In the Era of the Impossible News Cycle, Artist Wade Guyton Is Translating Screenshots to Painting
The artist’s new exhibition at the Serpentine Galleries freezes the news cycle into painting.
Wade Guyton makes art in the disorienting space where the digital and analog, the real and immaterial, blur—or jam up. For more than a decade he has been feeding canvas and linen through Epson inkjet printers, generating his black monochromes, letters, and flames from computer files, and letting the works carry the marks where the process malfunctioned. “We recognize them as paintings, but they are really on the very, very edge of what painting can be considered to be,” says Rebecca Lewin, exhibition curator at the Serpentine Galleries, where “Das New Yorker Atelier, Abridged,” the 45-year-old New York artist’s first solo London show, opens September 29 (through February 4, 2018).

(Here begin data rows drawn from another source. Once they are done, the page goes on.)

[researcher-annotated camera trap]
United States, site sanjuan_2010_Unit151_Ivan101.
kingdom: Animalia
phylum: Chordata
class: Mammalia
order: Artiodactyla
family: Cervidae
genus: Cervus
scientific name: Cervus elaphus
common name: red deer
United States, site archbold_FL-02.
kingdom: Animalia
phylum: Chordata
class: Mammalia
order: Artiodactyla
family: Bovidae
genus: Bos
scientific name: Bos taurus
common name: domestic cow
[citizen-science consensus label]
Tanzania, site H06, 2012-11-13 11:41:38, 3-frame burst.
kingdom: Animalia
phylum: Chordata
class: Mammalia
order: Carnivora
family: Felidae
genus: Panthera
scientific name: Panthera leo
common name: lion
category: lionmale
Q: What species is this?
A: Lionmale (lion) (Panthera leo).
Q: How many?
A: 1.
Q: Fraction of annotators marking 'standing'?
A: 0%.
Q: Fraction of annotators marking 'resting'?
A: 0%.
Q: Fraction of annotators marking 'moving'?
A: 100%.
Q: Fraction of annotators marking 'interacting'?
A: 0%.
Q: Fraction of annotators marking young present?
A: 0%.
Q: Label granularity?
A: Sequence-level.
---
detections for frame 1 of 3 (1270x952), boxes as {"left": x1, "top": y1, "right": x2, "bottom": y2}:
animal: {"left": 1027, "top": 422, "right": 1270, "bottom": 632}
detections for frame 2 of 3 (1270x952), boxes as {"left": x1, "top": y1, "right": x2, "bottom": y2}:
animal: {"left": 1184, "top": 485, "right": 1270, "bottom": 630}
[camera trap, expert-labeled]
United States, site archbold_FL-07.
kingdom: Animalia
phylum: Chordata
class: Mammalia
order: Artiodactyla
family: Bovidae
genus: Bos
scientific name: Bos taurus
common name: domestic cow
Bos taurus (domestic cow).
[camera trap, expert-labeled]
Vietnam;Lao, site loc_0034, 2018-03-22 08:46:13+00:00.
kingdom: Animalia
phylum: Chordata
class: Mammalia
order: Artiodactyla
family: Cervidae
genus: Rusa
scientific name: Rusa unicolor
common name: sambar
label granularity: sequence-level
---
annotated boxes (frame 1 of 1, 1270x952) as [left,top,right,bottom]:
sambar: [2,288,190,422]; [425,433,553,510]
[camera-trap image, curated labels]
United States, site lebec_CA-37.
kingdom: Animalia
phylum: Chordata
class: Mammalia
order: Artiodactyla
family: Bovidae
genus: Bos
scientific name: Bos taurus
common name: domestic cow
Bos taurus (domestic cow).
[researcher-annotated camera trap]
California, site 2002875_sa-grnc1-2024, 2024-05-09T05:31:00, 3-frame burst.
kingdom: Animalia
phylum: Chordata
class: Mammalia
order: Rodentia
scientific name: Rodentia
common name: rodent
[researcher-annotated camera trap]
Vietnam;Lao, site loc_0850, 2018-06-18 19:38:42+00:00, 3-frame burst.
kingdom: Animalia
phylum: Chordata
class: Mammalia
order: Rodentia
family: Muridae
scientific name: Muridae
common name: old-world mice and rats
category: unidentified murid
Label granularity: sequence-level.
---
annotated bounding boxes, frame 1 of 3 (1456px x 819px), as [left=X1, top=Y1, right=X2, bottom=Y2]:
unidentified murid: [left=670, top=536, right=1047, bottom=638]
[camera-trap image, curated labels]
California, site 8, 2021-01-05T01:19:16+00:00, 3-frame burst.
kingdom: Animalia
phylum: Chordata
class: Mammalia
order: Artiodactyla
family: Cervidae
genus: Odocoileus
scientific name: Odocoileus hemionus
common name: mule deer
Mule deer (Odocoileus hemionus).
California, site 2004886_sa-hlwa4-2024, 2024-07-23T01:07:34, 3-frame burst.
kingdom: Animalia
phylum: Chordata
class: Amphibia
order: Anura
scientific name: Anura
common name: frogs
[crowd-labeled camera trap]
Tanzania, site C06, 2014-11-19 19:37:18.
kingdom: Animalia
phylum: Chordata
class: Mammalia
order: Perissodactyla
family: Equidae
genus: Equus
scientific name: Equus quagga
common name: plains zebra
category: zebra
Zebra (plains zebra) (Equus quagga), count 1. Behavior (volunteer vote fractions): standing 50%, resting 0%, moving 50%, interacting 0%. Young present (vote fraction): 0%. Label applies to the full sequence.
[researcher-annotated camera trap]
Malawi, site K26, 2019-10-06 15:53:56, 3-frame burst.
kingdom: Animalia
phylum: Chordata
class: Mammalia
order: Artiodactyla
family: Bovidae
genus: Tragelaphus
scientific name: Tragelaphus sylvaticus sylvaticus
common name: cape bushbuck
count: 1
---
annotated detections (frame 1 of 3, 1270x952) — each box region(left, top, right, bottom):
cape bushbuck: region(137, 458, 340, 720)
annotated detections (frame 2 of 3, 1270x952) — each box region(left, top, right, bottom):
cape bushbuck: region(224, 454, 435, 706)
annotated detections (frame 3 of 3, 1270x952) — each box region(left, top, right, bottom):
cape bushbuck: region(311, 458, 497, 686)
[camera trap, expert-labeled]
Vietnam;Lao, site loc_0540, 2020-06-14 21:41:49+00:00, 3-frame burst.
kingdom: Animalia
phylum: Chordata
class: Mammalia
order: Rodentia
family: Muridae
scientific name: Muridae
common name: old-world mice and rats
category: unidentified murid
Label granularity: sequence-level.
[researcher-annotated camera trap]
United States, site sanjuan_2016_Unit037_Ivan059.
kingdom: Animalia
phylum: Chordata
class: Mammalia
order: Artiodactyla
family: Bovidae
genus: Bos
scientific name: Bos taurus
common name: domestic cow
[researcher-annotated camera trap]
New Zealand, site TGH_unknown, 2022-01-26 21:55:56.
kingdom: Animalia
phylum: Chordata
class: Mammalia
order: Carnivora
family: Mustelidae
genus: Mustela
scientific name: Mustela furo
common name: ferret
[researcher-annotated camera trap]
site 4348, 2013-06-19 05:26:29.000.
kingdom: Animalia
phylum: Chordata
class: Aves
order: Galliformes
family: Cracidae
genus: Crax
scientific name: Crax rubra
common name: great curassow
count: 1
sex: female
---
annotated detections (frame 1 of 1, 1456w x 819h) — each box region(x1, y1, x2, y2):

The exhibition maps Guyton’s practice through an intriguingly diverse range of paintings from 2015 and 2016. One was made with a picture of One World Trade Center that he shot on his iPhone from his studio window, others with photo-saturated screenshots of the New York Times home page. Frustrated with his progress on a particular painting, Guyton recalls reading the news and realizing, “I just need to make something.”
The resulting works, a few of which debuted in New York in the wake of the Trump victory, are snapshots of both technology and the news cycle, quick-flowing forces eerily frozen in time. “We installed that show the day of the election,” Guyton says. Once the winner became known, “suddenly all the work looked completely different.”